The "back and forth maneuvering" in the 49ers ownership
dispute "is mostly about money," according to Matier & Ross
of the S.F. CHRONICLE, who report, "Particularly at issue is
the soaring cost of the stadium-mall project, which some
insiders now put at $600 million to $700 million." But
"it's also a fight over who will control the deal," the
49ers or co-Owner Eddie DeBartolo's DeBartolo Entertainment.
In addition, Matier & Ross report that "there have already
been talks" between the 49ers and S.F. Mayor Willie Brown
"about having the city or the state come up with more money"
for the project. Brown "still stands firm" on capping the
city's contribution at $100M, which was approved by voters
last June. Denise DeBartolo York's statement on Tuesday
that her board of directors has decided to slow down the
stadium deal "until they got a better handle on the costs
... clearly caught team president Carmen Policy off guard."
On local radio yesterday, Policy was "trying to put the best
face forward on what clearly was a public relations
nightmare." Policy said it wasn't his "recollection" that
the board voted to hold up the facility, but that it needed
some "very, very serious and in-depth attention to some of
the numbers before we took the next step in terms of
securing interim financing." In light of the media "crush,"

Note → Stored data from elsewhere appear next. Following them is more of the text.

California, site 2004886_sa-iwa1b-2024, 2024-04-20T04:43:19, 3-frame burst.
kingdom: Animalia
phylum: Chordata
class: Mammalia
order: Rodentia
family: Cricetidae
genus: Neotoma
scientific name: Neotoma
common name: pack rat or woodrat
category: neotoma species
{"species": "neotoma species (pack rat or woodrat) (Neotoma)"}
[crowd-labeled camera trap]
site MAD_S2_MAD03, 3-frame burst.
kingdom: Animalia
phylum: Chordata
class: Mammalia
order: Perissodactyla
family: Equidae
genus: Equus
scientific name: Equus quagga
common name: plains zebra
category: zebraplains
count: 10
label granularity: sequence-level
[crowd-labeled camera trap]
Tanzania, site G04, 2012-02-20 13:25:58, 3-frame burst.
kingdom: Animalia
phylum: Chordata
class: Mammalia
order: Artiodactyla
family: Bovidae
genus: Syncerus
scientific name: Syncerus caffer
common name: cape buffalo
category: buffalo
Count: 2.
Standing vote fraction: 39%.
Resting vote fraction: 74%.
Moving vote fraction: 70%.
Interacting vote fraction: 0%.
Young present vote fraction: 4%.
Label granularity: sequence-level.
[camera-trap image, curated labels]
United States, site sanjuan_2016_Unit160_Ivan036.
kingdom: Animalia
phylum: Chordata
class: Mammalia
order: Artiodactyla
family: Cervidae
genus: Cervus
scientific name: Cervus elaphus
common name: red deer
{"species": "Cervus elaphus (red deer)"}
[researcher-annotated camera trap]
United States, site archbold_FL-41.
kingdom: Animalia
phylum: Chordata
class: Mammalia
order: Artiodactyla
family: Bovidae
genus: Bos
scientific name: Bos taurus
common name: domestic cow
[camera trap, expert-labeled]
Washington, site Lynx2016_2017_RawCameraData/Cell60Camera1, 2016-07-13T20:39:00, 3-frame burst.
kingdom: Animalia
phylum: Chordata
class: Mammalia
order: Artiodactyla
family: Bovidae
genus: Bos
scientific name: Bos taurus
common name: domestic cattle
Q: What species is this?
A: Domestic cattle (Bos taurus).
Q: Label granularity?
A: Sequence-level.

Policy issued a press release in jest saying he was going to
Tierra del Fuego and the South Pole on a three-week
expedition study (S.F. CHRONICLE, 1/29).
REAX: A S.F. CHRONICLE editorial states that even if
the DeBartolos "are getting cold feet" on building the
stadium/mall complex, "they should live up to the deal they
made with San Francisco taxpayers last year" (CHRONICLE,
1/29). In San Jose, Ann Killion: "The feeling last spring
that the stadium was a hurry-up, not-quite-thought-out deal
seems to have been correct. DeBartolo has moved a little
too fast in too many places, and now it seems, he's run
himself right into a wall" (MERCURY NEWS, 1/29).